A random variable, typically denoted as X, is a variable whose possible values are outcomes of a random process. There are two types of random variables: discrete and continuous.
Discrete Random Variables
A discrete random variable is a variable which can take on only a countable number of distinct values like 0, 1, 2, 3, 4, 5…100, 1 million, etc. Some examples of discrete random variables include:
- The number of times a coin lands on tails after being flipped 20 times.
- The number of times a dice lands on the number 4 after being rolled 100 times.
- The number of defective widgets in a box of 50 widgets.
A probability distribution for a discrete random variable tells us the probability that the random variable takes on certain values.
For example, suppose we roll a fair die one time.

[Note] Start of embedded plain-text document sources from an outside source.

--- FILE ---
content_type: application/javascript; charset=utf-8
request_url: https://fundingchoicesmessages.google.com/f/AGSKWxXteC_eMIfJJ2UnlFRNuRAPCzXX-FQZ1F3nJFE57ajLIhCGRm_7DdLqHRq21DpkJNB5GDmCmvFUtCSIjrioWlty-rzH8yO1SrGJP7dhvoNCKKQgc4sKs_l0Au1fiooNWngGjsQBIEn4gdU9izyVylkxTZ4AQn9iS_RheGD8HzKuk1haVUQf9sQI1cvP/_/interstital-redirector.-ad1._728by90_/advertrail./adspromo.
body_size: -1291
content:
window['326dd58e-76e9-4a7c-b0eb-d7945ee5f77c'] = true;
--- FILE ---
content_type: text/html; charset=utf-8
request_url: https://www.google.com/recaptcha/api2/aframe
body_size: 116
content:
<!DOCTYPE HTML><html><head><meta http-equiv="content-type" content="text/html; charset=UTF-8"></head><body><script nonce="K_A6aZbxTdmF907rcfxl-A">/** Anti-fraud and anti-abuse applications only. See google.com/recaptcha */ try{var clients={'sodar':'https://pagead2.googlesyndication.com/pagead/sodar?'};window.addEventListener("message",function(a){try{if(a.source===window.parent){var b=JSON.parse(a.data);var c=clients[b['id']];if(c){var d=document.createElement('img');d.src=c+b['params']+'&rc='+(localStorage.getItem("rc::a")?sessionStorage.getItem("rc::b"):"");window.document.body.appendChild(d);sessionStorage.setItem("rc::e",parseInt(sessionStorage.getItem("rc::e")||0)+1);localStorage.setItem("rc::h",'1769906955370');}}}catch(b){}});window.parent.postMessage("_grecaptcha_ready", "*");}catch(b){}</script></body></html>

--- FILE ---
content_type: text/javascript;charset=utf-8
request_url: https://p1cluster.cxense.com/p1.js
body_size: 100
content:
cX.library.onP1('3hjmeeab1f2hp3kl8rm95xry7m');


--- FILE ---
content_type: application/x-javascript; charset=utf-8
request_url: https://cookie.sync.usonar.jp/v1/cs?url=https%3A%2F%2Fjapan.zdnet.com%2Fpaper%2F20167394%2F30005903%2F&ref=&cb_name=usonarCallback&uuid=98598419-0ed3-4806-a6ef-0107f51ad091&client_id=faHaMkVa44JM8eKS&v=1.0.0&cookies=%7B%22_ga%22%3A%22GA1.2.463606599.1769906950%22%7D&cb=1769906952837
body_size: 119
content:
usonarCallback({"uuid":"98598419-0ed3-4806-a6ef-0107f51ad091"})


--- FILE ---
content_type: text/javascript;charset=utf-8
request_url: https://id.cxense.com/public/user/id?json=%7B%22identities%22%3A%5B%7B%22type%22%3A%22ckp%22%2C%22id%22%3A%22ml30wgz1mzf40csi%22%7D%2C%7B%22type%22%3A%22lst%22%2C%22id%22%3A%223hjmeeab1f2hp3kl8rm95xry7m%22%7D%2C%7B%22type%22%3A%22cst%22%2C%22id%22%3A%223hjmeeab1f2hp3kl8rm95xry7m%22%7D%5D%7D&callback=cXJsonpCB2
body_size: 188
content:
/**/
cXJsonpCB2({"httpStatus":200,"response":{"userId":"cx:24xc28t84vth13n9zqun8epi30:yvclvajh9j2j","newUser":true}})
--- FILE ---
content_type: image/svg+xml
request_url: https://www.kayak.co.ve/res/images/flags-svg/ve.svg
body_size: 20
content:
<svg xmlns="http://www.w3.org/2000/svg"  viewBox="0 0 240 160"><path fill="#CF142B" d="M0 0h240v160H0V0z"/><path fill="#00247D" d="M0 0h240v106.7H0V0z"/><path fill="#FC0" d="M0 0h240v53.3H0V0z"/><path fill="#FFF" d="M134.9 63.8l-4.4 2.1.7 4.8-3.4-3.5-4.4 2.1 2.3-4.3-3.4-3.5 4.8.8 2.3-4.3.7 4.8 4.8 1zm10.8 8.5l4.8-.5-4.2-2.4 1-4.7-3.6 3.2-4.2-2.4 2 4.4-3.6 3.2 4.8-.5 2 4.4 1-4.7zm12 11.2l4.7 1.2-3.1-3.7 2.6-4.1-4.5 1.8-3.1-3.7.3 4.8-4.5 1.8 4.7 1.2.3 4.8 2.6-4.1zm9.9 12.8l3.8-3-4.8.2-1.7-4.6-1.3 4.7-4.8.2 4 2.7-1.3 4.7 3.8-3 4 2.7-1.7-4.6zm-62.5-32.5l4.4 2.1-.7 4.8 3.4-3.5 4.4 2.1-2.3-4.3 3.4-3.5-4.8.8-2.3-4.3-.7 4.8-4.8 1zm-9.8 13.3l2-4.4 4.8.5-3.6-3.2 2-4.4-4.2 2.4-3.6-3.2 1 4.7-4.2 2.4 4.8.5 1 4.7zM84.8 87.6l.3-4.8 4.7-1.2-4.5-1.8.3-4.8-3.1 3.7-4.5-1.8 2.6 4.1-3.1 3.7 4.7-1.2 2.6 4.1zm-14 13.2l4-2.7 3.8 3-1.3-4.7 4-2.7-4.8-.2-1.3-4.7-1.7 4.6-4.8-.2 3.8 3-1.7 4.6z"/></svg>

If we let X denote the probability that the die lands on a certain number, then the probability distribution can be written as:
- P(X=1): 1/6
- P(X=2): 1/6
- P(X=3): 1/6
- P(X=4): 1/6
- P(X=5): 1/6
- P(X=6): 1/6
Note:
For a probability distribution to be valid, it must satisfy the following two criteria:
1. The probability for each outcome must be between 0 and 1.
2. The sum of all of the probabilities must add up to 1.
Notice that the probability distribution for the die roll satisfies both of these criteria:
1. The probability for each outcome is between 0 and 1.
2. The sum of all of the probabilities add up to 1.
We can use a histogram to visualize the probability distribution:
A cumulative probability distribution for a discrete random variable tells us the probability that the variable takes on a value equal to or less than some value.
For example, the cumulative probability distribution for a die roll would look like:
- P(X≤1): 1/6
- P(X≤2): 2/6
- P(X≤3): 3/6
- P(X≤4): 4/6
- P(X≤5): 5/6
- P(X≤6): 6/6
The probability that the die lands on a one or less is simply 1/6, since it can’t land on a number less than one.
The probability that it lands on a two or less is P(X=1) + P(X=2) = 1/6 + 1/6 = 2/6.
Similarly, the probability that it lands on a three or less is P(X=1) + P(X=2) + P(X=3) = 1/6 + 1/6 + 1/6 = 3/6, and so on.
We can also use a histogram to visualize the cumulative probability distribution:
Continuous Random Variables
A continuous random variable is a variable which can take on an infinite number of possible values. Some examples of continuous random variables include:
- Weight of an animal
- Height of a person
- Time required to run a marathon
For example, the height of a person could be 60.2 inches, 65.2344 inches, 70.431222 inches, etc. There are an infinite amount of possible values for height.
Rule of Thumb:
If you can count the number of outcomes, then you are working with a discrete random variable – e.g. counting the number of times a coin lands on heads.
But if you can measure the outcome, you are working with a continuous random variable – e.g. measuring height, weight, time, etc.
A probability distribution for a continuous random variable tells us the probability that the random variable takes on certain values. However, unlike a probability distribution for discrete random variables, a probability distribution for a continuous random variable can only be used to tell us the probability that the variable takes on a range of values.
For example, suppose we want to know the probability that a burger from a particular restaurant weighs a quarter-pound (0.25 lbs). Since weight is a continuous variable, it can take on an infinite number of values.
For example, a given burger might actually weight 0.250001 pounds, or 0.24 pounds, or 0.2488 pounds. The probability that a given burger weights exactly .25 pounds is essentially zero.
Thus, we could only use a probability distribution to tell us the probability that a burger weighs less than 0.25 lbs, more than 0.25 lbs, or between some range (e.g between .23 lbs and .27 lbs).